Ich schätze, dass nur eine kleine Minderheit der Entscheidungen wirklich falsch ist.
Wenn, dann ist in der Tat, wie eingangs besprochen, die fehlende Übernahme der Therapieentscheidung
ein Hauptfehler. Weil die Off-Label-Verordnung womöglich zu Regressforderungen der
Kasse führt, ist es tatsächlich so, dass manche Ärzte aus Angst fälschlicherweise
ein Privatrezept ausstellen. Und dann ihrem Patienten empfehlen, dies bei ihrer Kasse
zur Erstattung einzureichen. Ein Arzt kann aber gar nicht von der Kasse verlangen,
dass diese auf Regress verzichtet.
? Kennen Sie denn Fälle, wo Ärzte wirklich finanzielle Probleme bekommen haben durch
Regressforderungen?
Wer gut dokumentiert hat, wer weiß, warum er etwas macht, und die Voraussetzungen
einer Off-Label-Verordnung genau analysiert hat, dem passiert in der Regel gar nichts,
selbst wenn es ein Verfahren gibt. Die wenigen Fälle, die ich kenne, wo es negativ
für den Arzt ausging, da lagen die Voraussetzungen für den Off-Label-Use tatsächlich
nicht vor.
? In der Praxis wird, ein Seitenthema, längst heimlich rationiert: Was ist mit einem
Krankenhaus, das einer Patientin das für Brustkrebs zugelassene Präparat Trastuzumab
(Herceptin) erst nach mehrfacher Nachfrage verordnet und wo Ärzte dann hinter vorgehaltener
Hand sagen, das könnten sie eigentlich wegen der hohen Kosten nicht machen.
Die Ärzte handeln falsch, wenn das Mittel medizinisch notwendig ist.
? Wer haftet bei Nebenwirkungen unter Off-Label-Use?

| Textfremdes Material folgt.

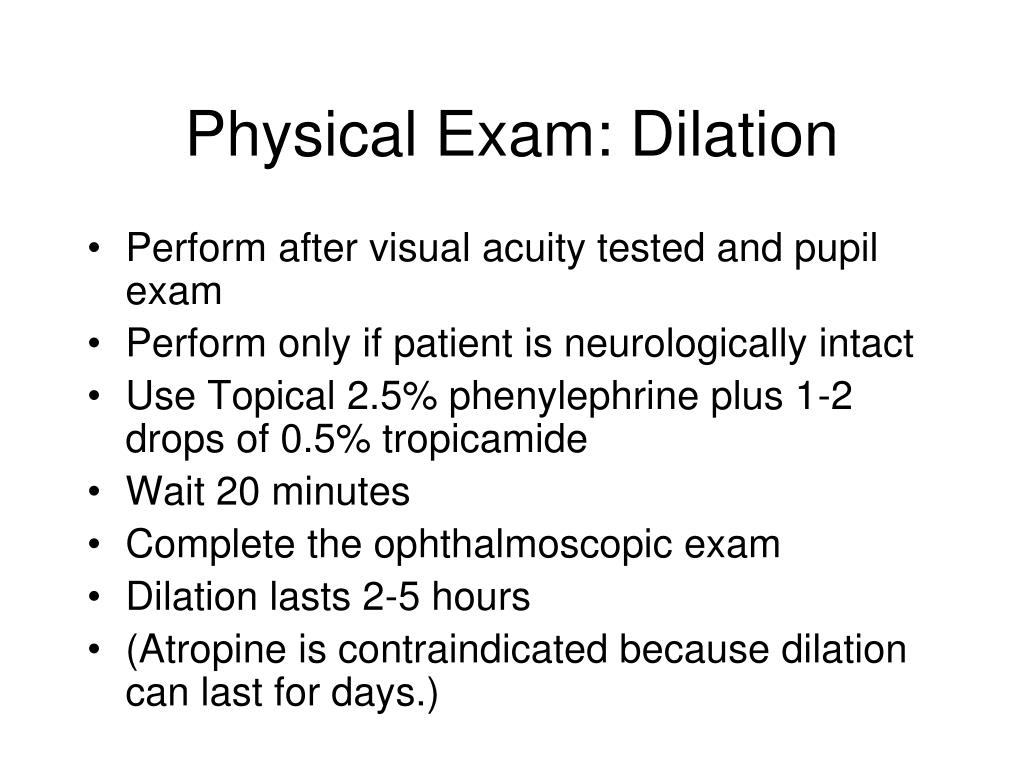 Physical Exam: Dilation

• Perform after visual acuity tested and pupil exam
• Perform only if patient is neurologically intact
• Use Topical 2.5% phenylephrine plus 1-2 drops of 0.5% tropicamide
• Wait 20 minutes
• Complete the ophthalmoscopic exam
• Dilation lasts 2-5 hours
• (Atropine is contraindicated because dilation can last for days.)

Der Arzt. Grundsätzlich deckt seine Berufshaftpflichtversicherung das auch ab. Konkrete
Fälle, zumal juristische Auseinandersetzungen dazu, sind mir aber nicht bekannt. Unter
bestimmten Voraussetzungen kann daneben aber auch eine Haftung des Herstellers in
Betracht kommen.
? Ist am Ende ein Fehler in der Gesetzeslage der Grund für die sehr heikle Schnittstelle
Off-Label-Use? Zwei Gesetze, Arzneimittel- als auch Sozialgesetz legen Regeln zwischen
medizinischer Notwendigkeit und Wirtschaftlichkeit fest, die nicht immer deckungsgleich
sind.
Ich glaube, dass man diese Schnittstelle nie zu 100% beseitigen kann. Wir brauchen
die Prüfung von Medikamenten vor der Zulassung. Seit Contergan versuchen wir, völlig
richtig, die Arzneimittelsicherheit kontinuierlich zu erhöhen. Andererseits entwickelt
sich die Medizin sehr schnell und es werden immer wieder neue Indikationen für bereits
zugelassene Arzneimittel entdeckt. Allerdings darf ein Hersteller einen Off-Label-Use
nicht indirekt auch noch unterstützen und so eine nötige Zulassung quasi umgehen.
? Es gibt zugleich den großen Bereich der seltenen Erkrankungen, wo mangels Gewinnaussichten
kaum ein Hersteller die Investition für einen Zulassungsantrag aufwenden will.
Korrekt, das ist die Freiheit des Herstellers. Es gäbe hier, allerdings rein theoretisch,
die Möglichkeit einer Zwangszulassung von Staats wegen. In Großbritannien wurde das
mehrfach angewendet, in Deutschland ist das reine Theorie.
? Die Augenheilkunde kennt seit Jahren ein besonderes Problem. 2007 bekam Novartis
die Zulassung für Ranibizumab (Lucentis), das vielen Patienten mit feuchter Makuladegeneration
helfen kann. Der bis dahin von vielen Ärzten praktizierte Off-Label-Einsatz des Krebsmedikaments
Bevacizumab (Avastin) fand aber oft weiter statt, zumal das Mittel, entsprechend portioniert,
zu einem Bruchteil der Kosten zu haben ist …
Die Sache ist ganz klar: Wenn Sie ein zugelassenes Arzneimittel für eine Indika-tion
haben, können sie ein ähnliches, aber nicht zugelassenes Mittel nur noch in Ausnahmefällen
Off-Label einsetzen.
? Wäre ein Fachgremium, das den Off-Label-Einsatz von Medikamenten bundesweit verbindlich
klärt, eine Lösung?
Es gibt Gremien dazu beim Bundesinstitut für Arzneimittel und Medizinprodukte, deren
Empfehlung Eingang in die Arzneimittelrichtlinie des G-BA finden (Anm. Red. Anlage
VI zum Abschnitt K listet "verordnungsfähige" Off-Label-Mittel in der Onkologie –
http://www.g-ba.de/downloads/83-691-175/AM-RL-VI-Off-label-2010-03-12.pdf) Völlige Einstimmigkeit gibt es auch da nicht.
Und selbst wenn ein Arzneimittelunternehmen für jede denkbare Indikation eine Zulassung
beantragen würde, wird es nicht vermeidbar sein, weiterhin Fälle vor Gericht zu diskutieren.
Auch weil sich manche Patienten in ihrer Not tragischerweise an den letzten Strohhalm
klammern werden. Das Thema Off-Label bleibt uns erhalten.